Workaround: check edge counts in your application after writes. If there's demand, [file an RFC](https://github.com/Kieleth/silk-graph/issues) — it requires a design change to the validation pipeline.

---

## Compaction & Growth

### Won't the oplog grow forever?

No. Use compaction policies. `store.compact()` compresses the oplog into a single checkpoint — all live data preserved, tombstones removed.

```python
from silk import ThresholdPolicy, IntervalPolicy

# Compact when oplog exceeds 1000 entries
policy = ThresholdPolicy(max_entries=1000)
policy.check(store)  # call after write batches

# Compact at most once per hour
policy = IntervalPolicy(seconds=3600)
policy.check(store)  # call on a timer

# Custom policy
class MyPolicy:
    def should_compact(self, store):
        return store.len() > 5000
    def check(self, store):
        if self.should_compact(store):
            return store.compact()
        return None
```

Each compaction: N entries → 1 checkpoint. Call periodically. See [`CompactionPolicy`](https://github.com/Kieleth/silk-graph/blob/main/python/silk/compaction.py) for the extension protocol.
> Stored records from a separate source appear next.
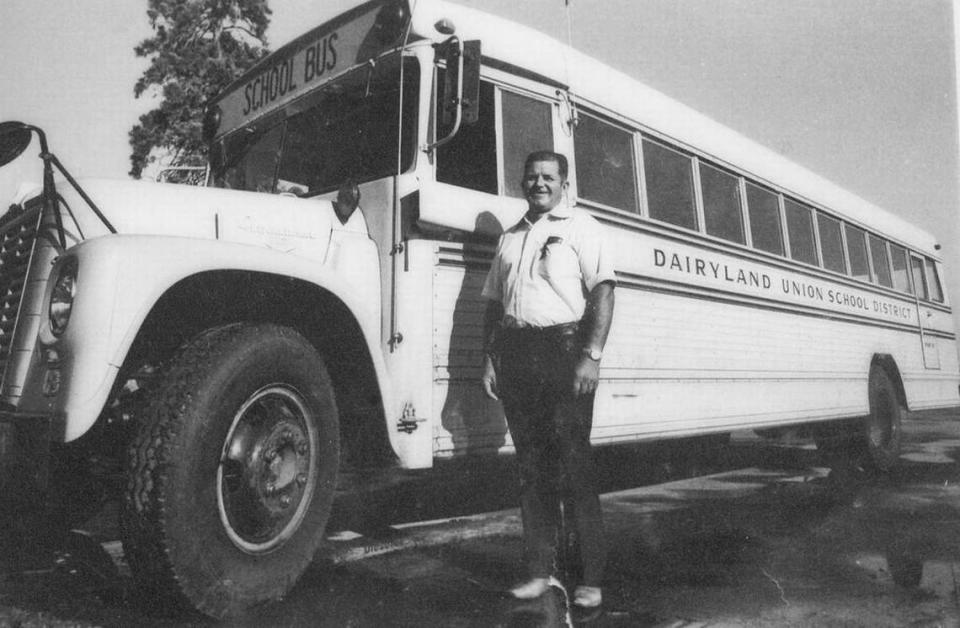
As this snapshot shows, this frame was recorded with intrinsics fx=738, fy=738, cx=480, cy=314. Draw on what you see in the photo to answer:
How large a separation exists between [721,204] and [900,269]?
3941 millimetres

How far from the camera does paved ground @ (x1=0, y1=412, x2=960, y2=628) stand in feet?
8.50

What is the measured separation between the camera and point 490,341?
3.08 meters

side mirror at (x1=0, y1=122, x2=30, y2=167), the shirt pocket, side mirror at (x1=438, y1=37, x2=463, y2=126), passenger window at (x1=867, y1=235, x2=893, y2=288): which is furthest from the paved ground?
passenger window at (x1=867, y1=235, x2=893, y2=288)

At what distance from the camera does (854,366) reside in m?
6.61

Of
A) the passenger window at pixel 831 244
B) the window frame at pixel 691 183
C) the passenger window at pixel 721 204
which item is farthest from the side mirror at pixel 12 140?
the passenger window at pixel 831 244

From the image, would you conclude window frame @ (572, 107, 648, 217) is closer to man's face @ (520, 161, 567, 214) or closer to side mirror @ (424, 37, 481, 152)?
man's face @ (520, 161, 567, 214)

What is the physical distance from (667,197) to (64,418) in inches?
140

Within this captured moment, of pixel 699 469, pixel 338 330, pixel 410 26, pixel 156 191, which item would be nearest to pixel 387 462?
pixel 338 330

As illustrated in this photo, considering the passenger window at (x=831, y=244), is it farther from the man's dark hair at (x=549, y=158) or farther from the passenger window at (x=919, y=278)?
the man's dark hair at (x=549, y=158)

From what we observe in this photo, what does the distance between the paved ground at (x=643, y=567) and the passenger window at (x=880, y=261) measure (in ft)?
7.95

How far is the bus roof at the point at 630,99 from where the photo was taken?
3.48 meters

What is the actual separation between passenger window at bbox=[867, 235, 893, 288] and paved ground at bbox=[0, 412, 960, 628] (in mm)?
2424

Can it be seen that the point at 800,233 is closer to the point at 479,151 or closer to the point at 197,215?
the point at 479,151

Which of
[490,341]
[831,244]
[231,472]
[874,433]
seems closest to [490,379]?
[490,341]
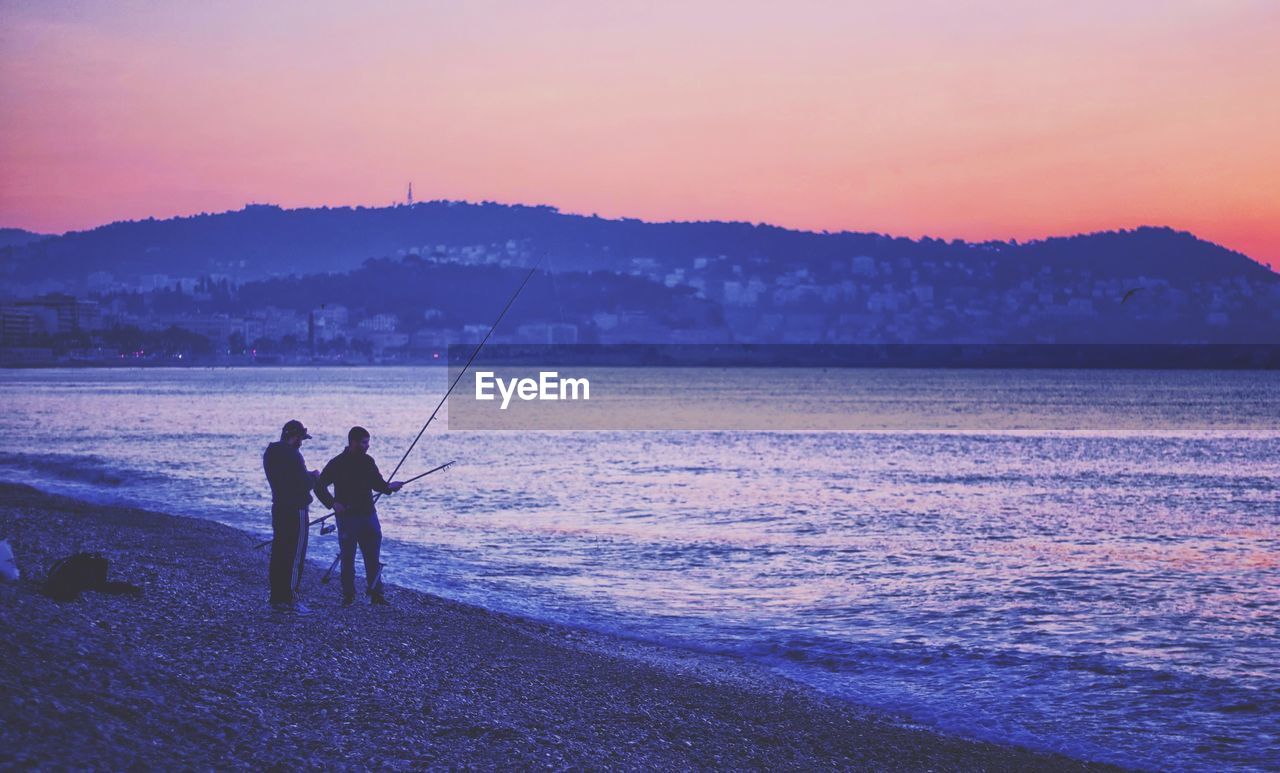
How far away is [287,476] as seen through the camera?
31.9ft

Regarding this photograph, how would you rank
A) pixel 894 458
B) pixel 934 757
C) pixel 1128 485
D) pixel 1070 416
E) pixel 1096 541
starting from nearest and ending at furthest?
1. pixel 934 757
2. pixel 1096 541
3. pixel 1128 485
4. pixel 894 458
5. pixel 1070 416

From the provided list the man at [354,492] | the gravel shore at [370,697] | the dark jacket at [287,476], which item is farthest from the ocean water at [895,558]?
the dark jacket at [287,476]

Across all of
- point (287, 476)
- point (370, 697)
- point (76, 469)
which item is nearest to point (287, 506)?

> **Multi-peer safety:** only compact when all peers have synced. The policies don't know about peers — your application handles the safety check.

---

## Sync & Partial Replication

### Can I sync only part of the graph?

Two approaches, used together:

**1. GraphView (query-time filtering)** — see only your slice:

```python
from silk import GraphView

view = GraphView(store, node_types=["server"])
view.all_nodes()              # only servers
view.all_edges()              # only edges where BOTH endpoints are servers
view.get_node("svc-api")      # None — filtered out

# Also works with predicates
eu_view = GraphView(store, predicate=lambda n: n["properties"].get("region") == "eu")
```

**2. Filtered sync (bandwidth reduction)** — transfer fewer entries:

```python
offer = receiver.generate_sync_offer()
payload = sender.receive_filtered_sync_offer(offer, ["server"])
receiver.merge_sync_payload(payload)

# Combine with GraphView for clean queries
view = GraphView(receiver, node_types=["server"])
```

> **Honest limitation:** In a single-DAG oplog, causal closure may pull in entries of other types. Filtered sync is most effective for independent data types. For guaranteed isolation, use separate stores. True partial replication (fragmented DAGs) is tracked in a [research branch]https://github.com/Kieleth/silk-graph.

---

## Contributing

### How do I extend Silk?

Three extension points, all Python protocols:

| Extension | Protocol | Built-in | File |
|-----------|----------|----------|------|
| Query engines | [`QueryEngine`]QUERY_EXTENSIONS.md | Fluent `Query` builder | `python/silk/query.py` |
| Compaction policies | [`CompactionPolicy`]https://github.com/Kieleth/silk-graph/blob/main/python/silk/compaction.py | `IntervalPolicy`, `ThresholdPolicy` | `python/silk/compaction.py` |
| Graph views | [`GraphView`]https://github.com/Kieleth/silk-graph/blob/main/python/silk/views.py | Type/subtype/predicate filters | `python/silk/views.py` |

For Rust-level contributions (new constraint types, new graph algorithms, sync optimizations): see [CONTRIBUTING.md](CONTRIBUTING.md).